*Provided records*
#####

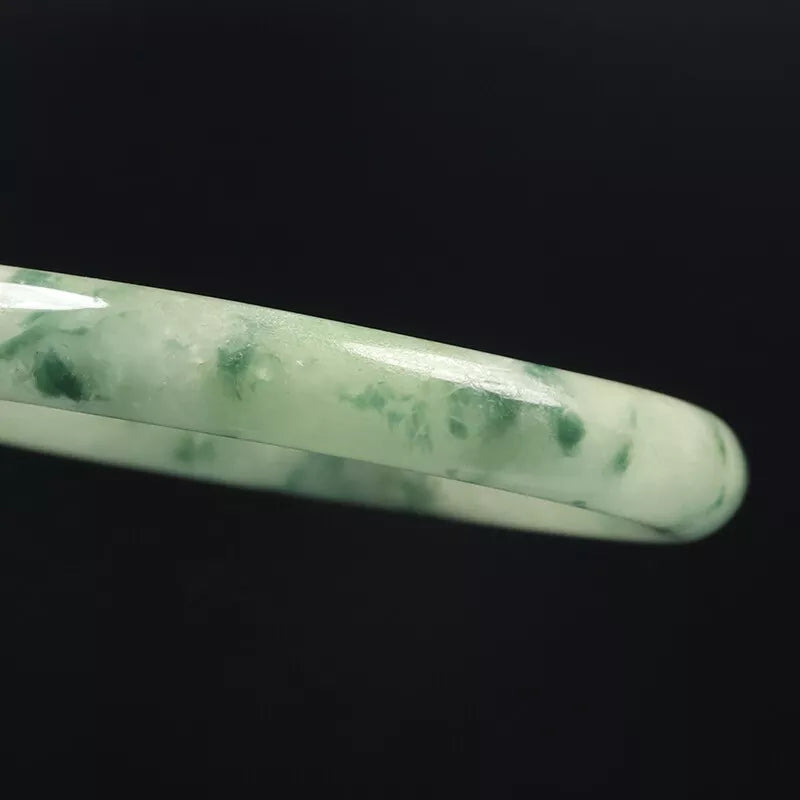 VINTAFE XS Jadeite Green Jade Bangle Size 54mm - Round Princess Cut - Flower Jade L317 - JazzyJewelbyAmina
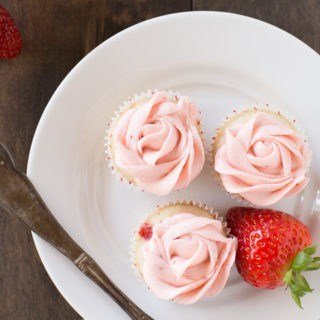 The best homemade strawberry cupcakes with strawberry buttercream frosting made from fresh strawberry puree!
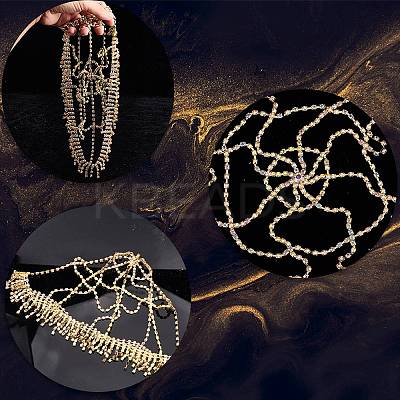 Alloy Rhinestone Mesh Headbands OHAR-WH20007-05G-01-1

#####

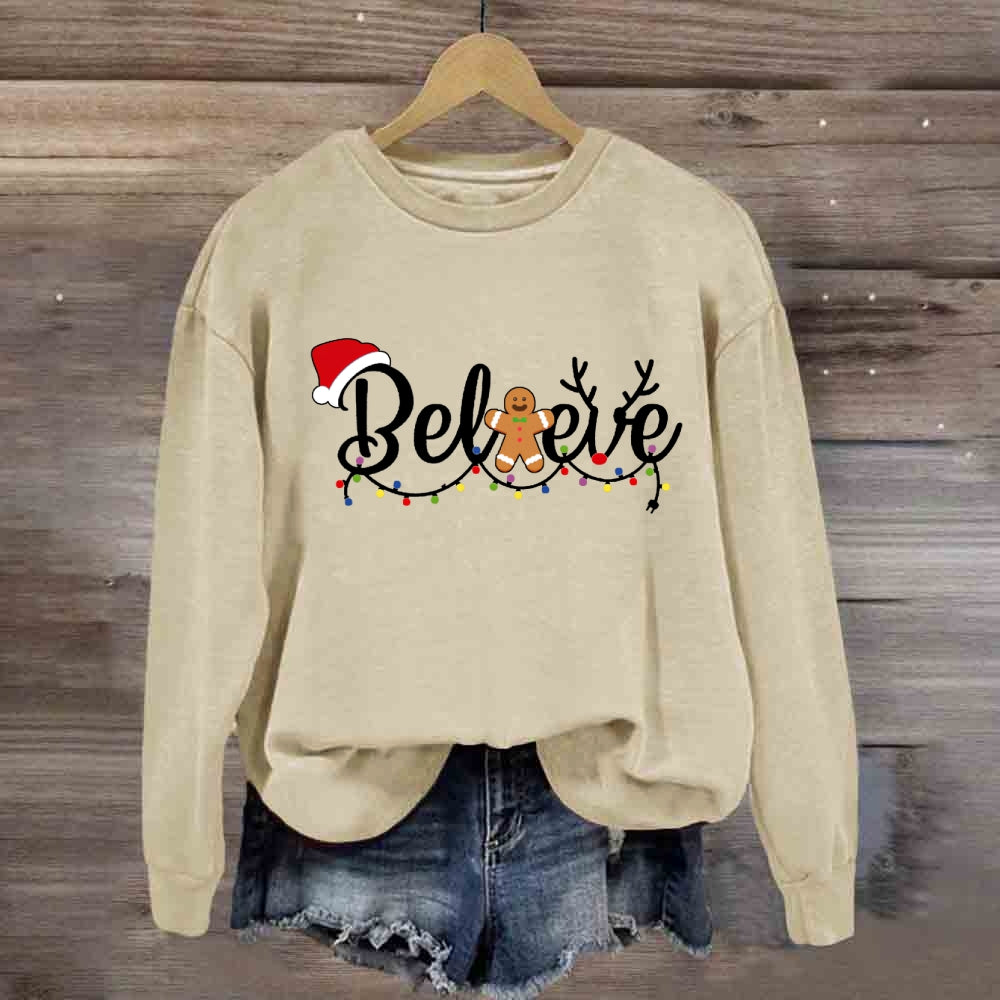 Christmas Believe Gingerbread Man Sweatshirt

#####

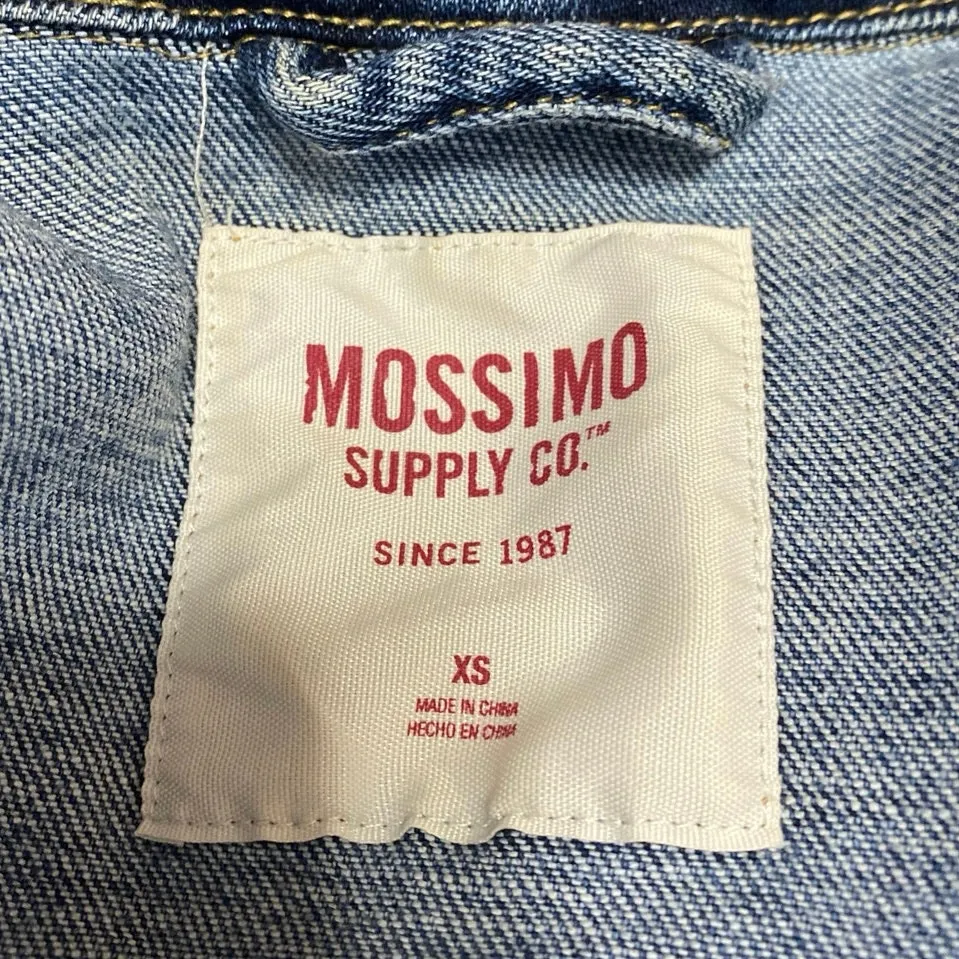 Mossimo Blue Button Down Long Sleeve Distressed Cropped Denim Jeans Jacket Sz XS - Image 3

#####

*Description of the task*
Only the lines between the one with "The best homemade" and the one with "Alloy Rhinestone Mesh", those two included, get copied from the material above. Keep it exact and free of pictures.

*Output*
 The best homemade strawberry cupcakes with strawberry buttercream frosting made from fresh strawberry puree!
 Alloy Rhinestone Mesh Headbands OHAR-WH20007-05G-01-1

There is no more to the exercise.